[[ Passage open ]]

AI will cut hundreds of thousands of jobs from the retail, finance, insurance, manufacturing healthcare and social assistance industries by 2027

Aussie retail workers are facing a “tectonic shift”, with AI and automation forecast to replace a quarter of retail jobs in just three short years, according to new research.

The research, from technology companies ServiceNow and Pearson, reveals that the retail sector will be the most heavily impacted by AI, with 323,000 full-time jobs to go.

New tech jobs will be created to help retailers adopt AI, but the research suggests this will only be about 80,000 roles, leaving a net loss of almost a quarter of a million retail jobs.

However, Brian Walker, CEO of retail consultancy the Retail Doctor Group, told that both the forecast job losses and the suggested time frame were “ambitious”.

Instead, he expects the retail industry to grow by an additional 100,000 jobs over the next five years, bringing the total number of retail sector workers in Australia to 1.5 million.

Mr Walker said that while AI would increasingly be used by retailers to assist with supply chain management it was “less likely to replace workers in the customer-facing space and certainly not to the level that this would indicate”.

[[ Passage closed ]]
[[ Extracted entries open ]]

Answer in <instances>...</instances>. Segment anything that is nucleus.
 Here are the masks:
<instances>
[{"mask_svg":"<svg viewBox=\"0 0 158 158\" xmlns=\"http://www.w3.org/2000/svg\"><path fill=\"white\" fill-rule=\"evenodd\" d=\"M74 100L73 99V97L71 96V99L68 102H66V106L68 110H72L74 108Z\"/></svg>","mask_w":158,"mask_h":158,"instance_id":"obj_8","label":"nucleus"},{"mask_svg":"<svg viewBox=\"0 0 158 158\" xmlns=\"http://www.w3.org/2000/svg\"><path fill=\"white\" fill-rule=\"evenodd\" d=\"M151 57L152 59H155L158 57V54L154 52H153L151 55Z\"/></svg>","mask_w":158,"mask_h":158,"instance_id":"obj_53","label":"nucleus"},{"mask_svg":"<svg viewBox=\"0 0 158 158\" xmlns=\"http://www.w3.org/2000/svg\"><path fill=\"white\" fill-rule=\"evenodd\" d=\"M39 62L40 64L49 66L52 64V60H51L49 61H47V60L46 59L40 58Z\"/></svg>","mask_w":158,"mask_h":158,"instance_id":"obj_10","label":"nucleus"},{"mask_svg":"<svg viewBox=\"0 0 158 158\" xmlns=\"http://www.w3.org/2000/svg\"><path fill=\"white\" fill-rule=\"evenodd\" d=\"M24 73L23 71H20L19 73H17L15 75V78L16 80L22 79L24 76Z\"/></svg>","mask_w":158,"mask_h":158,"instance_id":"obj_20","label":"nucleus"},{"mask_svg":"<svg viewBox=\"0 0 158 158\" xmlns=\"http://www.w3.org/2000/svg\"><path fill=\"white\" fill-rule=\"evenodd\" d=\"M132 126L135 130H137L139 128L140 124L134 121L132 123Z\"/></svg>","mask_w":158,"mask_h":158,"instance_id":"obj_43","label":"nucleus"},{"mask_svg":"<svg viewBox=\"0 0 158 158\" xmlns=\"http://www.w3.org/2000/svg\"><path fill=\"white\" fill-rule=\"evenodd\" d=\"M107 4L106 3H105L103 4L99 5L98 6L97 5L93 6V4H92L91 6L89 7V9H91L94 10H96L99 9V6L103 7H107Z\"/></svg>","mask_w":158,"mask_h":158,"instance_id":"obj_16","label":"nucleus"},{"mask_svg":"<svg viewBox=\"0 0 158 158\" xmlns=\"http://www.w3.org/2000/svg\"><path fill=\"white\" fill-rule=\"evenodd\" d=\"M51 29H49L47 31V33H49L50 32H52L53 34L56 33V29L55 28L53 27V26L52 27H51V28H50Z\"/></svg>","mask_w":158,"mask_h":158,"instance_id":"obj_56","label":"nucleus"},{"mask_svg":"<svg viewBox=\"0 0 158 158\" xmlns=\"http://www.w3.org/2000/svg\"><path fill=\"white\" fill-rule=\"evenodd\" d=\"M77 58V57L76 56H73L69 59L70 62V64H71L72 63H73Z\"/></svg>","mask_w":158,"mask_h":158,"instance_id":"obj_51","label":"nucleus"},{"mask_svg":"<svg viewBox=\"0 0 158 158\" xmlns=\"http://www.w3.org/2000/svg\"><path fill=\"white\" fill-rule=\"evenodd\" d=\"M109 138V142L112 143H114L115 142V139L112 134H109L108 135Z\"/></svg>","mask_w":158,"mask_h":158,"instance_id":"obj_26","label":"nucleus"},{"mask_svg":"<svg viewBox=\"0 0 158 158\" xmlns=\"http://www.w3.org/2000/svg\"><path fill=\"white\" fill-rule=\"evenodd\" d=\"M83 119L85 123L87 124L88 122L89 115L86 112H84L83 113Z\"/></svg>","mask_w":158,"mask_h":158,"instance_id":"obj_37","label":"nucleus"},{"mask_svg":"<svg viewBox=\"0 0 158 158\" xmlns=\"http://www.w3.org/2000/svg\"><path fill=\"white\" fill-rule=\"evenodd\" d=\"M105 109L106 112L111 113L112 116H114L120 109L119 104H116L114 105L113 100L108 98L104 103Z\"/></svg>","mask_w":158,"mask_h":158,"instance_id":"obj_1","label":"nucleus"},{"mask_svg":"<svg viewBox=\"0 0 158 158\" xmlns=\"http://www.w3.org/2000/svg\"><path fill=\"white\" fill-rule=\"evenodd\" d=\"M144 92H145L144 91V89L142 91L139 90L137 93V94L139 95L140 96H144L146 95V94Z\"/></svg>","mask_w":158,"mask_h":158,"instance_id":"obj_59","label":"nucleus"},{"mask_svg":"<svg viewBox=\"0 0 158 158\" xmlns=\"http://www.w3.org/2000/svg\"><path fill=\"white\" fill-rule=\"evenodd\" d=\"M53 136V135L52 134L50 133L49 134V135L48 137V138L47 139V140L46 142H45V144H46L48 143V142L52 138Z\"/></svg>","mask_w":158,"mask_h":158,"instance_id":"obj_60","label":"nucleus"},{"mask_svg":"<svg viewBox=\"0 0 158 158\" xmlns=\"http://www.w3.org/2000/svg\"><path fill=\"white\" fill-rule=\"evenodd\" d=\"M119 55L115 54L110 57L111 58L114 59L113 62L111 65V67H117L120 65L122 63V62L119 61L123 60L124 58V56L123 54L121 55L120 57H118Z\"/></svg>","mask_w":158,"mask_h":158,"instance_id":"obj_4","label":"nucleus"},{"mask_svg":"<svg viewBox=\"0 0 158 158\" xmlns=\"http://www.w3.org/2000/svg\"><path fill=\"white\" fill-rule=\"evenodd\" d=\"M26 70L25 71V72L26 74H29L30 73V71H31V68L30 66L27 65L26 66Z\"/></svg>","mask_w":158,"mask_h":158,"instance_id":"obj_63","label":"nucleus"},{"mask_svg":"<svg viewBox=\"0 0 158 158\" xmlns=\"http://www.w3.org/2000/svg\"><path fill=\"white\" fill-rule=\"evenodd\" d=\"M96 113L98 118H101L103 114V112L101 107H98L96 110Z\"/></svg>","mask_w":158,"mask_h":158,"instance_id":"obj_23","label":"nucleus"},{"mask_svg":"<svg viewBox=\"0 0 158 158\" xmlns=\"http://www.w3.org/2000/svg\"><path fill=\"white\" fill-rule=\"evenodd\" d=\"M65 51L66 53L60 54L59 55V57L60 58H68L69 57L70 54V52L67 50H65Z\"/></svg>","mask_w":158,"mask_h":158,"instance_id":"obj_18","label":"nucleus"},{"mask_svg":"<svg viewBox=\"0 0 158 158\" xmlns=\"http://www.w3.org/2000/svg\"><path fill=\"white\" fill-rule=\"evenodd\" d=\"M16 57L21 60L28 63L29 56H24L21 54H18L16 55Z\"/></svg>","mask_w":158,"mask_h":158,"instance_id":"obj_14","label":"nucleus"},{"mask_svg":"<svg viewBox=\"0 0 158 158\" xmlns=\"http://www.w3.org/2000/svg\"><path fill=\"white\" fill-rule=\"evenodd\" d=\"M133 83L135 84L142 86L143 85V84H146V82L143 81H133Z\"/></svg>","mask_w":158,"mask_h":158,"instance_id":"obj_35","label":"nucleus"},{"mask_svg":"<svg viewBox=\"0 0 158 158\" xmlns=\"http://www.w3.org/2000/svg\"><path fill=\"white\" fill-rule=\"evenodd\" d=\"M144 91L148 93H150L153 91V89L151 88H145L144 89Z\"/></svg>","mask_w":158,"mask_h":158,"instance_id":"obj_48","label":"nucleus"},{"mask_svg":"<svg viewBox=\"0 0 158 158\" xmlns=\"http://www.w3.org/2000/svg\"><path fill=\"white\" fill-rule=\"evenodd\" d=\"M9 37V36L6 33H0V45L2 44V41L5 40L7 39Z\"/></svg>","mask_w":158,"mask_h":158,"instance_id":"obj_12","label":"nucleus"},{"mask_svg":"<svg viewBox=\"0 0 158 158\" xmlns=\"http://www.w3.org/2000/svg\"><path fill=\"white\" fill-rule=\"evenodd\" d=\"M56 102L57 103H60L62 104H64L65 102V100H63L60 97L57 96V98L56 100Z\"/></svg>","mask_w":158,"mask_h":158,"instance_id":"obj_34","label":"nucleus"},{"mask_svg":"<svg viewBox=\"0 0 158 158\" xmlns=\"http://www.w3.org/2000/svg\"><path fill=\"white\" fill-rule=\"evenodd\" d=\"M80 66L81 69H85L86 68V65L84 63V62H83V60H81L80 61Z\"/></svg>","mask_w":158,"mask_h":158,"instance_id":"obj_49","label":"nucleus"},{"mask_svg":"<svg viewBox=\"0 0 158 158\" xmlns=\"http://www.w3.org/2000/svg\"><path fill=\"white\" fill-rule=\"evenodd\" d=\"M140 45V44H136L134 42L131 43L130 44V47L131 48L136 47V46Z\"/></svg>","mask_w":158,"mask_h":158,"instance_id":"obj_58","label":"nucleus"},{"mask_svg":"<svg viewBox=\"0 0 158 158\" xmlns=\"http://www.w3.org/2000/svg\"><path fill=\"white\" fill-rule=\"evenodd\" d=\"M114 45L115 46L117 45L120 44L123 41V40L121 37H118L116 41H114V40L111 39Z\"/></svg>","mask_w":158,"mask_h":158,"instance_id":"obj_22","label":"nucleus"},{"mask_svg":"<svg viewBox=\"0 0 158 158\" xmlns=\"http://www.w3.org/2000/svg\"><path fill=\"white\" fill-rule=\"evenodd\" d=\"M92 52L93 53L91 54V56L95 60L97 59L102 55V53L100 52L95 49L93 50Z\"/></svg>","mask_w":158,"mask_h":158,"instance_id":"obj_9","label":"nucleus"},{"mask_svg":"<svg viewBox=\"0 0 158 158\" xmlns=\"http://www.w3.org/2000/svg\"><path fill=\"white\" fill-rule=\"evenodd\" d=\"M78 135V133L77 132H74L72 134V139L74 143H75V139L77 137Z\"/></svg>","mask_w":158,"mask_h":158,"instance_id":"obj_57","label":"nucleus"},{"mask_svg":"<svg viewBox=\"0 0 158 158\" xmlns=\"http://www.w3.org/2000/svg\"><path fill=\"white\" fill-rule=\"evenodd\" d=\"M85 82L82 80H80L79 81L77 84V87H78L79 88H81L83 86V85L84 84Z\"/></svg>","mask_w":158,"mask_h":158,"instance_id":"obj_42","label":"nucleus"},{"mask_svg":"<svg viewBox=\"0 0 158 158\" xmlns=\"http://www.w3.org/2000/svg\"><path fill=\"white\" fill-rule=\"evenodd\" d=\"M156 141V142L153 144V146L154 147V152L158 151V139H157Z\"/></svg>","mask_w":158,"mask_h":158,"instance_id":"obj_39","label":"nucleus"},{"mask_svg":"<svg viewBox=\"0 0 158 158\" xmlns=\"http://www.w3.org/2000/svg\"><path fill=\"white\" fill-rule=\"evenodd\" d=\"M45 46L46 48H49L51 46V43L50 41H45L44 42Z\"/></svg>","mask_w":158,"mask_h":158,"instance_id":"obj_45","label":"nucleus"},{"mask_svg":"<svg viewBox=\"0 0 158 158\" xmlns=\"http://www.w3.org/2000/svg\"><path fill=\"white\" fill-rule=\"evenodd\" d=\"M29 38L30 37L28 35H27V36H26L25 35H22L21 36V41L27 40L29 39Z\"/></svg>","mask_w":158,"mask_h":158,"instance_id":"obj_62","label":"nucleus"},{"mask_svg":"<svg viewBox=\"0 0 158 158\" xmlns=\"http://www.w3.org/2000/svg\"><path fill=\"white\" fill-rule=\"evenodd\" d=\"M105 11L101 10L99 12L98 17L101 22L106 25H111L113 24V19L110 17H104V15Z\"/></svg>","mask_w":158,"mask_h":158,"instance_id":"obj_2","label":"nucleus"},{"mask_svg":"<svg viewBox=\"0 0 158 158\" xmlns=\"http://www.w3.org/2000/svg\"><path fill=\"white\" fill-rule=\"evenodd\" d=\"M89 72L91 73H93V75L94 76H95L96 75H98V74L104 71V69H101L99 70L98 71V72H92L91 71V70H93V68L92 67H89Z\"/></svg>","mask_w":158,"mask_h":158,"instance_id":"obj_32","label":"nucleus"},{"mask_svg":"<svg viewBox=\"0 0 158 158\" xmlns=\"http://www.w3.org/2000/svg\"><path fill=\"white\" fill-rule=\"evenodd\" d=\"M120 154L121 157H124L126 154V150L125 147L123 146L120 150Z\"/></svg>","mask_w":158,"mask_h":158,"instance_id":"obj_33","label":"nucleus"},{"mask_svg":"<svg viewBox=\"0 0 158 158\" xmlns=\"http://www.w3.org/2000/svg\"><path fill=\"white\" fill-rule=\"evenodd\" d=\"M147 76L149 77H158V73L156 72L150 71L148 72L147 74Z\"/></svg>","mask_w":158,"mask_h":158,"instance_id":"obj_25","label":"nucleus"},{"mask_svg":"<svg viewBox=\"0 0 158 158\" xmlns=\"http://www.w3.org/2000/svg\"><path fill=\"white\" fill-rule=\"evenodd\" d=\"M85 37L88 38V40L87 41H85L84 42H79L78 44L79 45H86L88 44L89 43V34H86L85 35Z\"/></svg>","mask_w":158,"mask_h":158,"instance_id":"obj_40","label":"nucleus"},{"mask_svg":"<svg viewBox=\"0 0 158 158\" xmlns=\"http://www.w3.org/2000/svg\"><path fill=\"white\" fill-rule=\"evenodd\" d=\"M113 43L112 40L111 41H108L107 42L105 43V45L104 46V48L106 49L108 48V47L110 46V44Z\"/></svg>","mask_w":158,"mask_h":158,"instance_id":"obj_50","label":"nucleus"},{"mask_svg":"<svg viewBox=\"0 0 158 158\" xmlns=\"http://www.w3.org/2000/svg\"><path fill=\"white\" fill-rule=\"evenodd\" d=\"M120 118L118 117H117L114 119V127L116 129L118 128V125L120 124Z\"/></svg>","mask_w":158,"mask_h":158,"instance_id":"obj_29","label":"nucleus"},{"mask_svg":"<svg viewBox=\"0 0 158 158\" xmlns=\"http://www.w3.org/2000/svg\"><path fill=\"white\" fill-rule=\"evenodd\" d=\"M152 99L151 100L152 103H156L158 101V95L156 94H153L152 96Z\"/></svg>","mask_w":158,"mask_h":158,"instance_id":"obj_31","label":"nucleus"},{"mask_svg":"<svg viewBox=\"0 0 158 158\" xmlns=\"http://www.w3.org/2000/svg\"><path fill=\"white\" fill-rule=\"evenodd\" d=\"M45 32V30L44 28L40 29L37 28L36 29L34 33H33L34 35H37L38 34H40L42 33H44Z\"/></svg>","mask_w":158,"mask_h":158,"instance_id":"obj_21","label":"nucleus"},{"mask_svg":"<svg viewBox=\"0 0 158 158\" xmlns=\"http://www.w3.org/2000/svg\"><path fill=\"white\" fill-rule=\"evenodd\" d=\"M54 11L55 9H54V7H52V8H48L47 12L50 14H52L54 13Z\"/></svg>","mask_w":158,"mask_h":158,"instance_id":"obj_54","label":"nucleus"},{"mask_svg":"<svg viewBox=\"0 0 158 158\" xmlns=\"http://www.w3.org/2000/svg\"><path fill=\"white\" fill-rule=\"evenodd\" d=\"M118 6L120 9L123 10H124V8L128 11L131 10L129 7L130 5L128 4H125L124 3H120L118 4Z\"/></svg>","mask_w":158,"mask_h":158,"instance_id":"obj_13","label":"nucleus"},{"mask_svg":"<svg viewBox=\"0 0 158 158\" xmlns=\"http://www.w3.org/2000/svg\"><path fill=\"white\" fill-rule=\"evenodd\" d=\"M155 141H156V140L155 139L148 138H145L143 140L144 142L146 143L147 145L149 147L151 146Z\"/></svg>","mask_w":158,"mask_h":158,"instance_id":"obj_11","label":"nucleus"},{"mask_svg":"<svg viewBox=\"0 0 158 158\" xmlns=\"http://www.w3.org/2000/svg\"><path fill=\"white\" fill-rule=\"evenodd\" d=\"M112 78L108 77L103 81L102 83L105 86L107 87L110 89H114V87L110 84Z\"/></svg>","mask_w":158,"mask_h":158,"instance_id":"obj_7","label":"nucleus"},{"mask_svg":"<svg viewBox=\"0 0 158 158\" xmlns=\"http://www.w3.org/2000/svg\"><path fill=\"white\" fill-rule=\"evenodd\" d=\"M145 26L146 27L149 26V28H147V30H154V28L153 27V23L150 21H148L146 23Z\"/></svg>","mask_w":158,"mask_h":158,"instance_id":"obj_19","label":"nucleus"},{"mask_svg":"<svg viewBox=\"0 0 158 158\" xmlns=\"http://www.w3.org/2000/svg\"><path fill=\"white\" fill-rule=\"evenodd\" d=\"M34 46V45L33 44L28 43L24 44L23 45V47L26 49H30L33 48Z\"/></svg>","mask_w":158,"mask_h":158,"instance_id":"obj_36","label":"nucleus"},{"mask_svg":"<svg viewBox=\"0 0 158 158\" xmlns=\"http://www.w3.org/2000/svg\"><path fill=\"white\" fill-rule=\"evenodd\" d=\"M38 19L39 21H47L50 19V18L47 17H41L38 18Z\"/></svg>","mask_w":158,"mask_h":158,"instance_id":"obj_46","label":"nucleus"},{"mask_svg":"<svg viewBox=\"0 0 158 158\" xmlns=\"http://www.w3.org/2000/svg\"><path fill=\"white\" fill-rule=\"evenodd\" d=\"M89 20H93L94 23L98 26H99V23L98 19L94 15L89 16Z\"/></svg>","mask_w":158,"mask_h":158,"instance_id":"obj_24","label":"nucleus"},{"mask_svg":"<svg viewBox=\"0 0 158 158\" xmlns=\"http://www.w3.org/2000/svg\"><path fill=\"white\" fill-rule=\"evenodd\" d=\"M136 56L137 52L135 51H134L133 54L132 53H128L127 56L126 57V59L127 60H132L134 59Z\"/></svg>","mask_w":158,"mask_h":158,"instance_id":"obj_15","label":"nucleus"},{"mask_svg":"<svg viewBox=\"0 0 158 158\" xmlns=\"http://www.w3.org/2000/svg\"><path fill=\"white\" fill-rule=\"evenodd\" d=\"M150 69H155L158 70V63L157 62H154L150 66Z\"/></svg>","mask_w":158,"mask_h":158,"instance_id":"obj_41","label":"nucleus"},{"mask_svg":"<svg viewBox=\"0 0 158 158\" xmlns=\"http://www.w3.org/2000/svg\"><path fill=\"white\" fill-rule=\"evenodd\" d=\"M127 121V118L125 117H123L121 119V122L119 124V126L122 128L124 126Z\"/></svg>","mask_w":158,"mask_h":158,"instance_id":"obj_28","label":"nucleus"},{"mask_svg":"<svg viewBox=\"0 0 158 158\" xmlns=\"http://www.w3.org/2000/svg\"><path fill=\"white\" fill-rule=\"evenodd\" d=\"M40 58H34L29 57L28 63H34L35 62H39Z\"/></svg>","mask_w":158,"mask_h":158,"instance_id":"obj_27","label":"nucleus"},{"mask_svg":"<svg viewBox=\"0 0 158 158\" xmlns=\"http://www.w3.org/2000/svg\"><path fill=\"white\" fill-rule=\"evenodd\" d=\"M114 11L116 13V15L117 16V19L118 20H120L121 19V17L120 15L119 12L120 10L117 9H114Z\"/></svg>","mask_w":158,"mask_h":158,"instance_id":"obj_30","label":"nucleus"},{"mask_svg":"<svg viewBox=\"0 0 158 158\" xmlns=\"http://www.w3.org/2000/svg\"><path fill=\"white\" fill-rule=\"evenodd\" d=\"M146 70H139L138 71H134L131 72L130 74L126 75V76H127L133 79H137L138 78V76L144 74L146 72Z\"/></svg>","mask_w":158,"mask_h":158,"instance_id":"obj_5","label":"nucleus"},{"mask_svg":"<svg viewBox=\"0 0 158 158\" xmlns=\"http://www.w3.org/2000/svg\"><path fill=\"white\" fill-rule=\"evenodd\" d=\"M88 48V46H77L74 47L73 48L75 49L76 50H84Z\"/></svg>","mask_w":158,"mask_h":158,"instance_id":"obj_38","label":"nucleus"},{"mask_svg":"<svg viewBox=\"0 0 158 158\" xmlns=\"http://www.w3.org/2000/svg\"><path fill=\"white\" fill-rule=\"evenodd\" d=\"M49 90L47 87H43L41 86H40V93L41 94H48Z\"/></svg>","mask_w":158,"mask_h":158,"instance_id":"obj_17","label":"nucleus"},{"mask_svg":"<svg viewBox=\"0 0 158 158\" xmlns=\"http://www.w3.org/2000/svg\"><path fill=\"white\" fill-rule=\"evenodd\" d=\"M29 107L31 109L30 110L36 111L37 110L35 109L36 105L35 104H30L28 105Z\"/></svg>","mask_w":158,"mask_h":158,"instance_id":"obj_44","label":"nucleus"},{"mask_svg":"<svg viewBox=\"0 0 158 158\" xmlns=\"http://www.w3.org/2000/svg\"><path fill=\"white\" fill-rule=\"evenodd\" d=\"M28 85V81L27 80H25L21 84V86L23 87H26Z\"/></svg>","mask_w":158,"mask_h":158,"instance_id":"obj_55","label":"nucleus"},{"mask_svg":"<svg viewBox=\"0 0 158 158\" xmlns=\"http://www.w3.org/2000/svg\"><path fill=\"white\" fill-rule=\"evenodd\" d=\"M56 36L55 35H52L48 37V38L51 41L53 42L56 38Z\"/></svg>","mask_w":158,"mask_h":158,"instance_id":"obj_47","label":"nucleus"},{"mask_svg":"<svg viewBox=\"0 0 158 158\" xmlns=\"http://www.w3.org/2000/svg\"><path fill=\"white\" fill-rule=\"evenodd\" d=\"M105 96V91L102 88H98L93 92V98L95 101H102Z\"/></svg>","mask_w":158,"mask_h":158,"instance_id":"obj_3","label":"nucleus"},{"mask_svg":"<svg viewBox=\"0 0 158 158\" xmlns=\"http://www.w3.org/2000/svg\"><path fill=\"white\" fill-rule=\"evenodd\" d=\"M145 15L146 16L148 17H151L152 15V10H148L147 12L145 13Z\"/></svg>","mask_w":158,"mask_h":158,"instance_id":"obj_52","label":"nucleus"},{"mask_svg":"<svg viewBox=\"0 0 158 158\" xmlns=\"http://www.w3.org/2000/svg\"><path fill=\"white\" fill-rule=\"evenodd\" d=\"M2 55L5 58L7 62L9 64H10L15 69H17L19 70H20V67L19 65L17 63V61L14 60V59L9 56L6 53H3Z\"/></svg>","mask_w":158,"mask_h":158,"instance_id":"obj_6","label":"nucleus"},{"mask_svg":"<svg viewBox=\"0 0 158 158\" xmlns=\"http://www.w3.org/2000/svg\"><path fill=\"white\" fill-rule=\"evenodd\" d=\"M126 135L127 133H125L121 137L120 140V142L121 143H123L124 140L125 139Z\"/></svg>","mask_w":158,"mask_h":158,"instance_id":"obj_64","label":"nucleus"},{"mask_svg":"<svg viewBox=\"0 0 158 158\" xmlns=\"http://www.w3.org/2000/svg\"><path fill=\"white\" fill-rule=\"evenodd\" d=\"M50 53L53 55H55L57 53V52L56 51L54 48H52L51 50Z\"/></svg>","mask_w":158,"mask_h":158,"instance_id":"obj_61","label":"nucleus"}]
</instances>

[[ Extracted entries closed ]]

§ **Work instructions**:
A - In the passage on AI and retail jobs, how many new tech roles does the research say will be created to help retailers adopt AI?
B - Pick up the article on AI and Australian retail jobs after its last sentence and continue it.
The records are not needed for any of this work.

§ **Responses by item number**:
A - About 80,000 roles.

B -
“AI may look a lot like the eCommerce boom,” Mr Walker told

“That’s been with us for about 30 years and we’re still only at about 70 per cent of retailers that are web enabled.”

According to the research, other industries likely to face significant job losses are:

• Finance and insurance (23 per cent or 128,000 jobs)

• Manufacturing (18 per cent or 154,000 jobs)

• Professional, scientific and technical services (12 per cent or 157,000 jobs)

• Healthcare and social assistance (8 per cent or 153,000 jobs)

Overall, it’s estimated that AI will result in the jobs of 10 per cent of the Australian workforce – or 1.3 million jobs – being consigned to the scrap heap by 2027.

It’s estimated that, in total, only 465,000 new jobs will be created to implement the switch to new technologies, leaving a gap of more than 800,000 jobs.

However, ServiceNow claims additional “creative and collaborative” jobs will result from the rise of technology.

“In the retail industry, this could mean new demonstration roles or customer assistants, while in finance it could lead to more personal banking services.”

The research reveals that jobs with high levels of repetitive and technical tasks are the most at-risk.

These include bank workers, bookkeepers, account clerks, checkout operators and finance brokers.

Based on an analysis of the skills involved in many jobs, the research suggests that many of these workers may be able to undertake “career pivots” into areas of skills shortages.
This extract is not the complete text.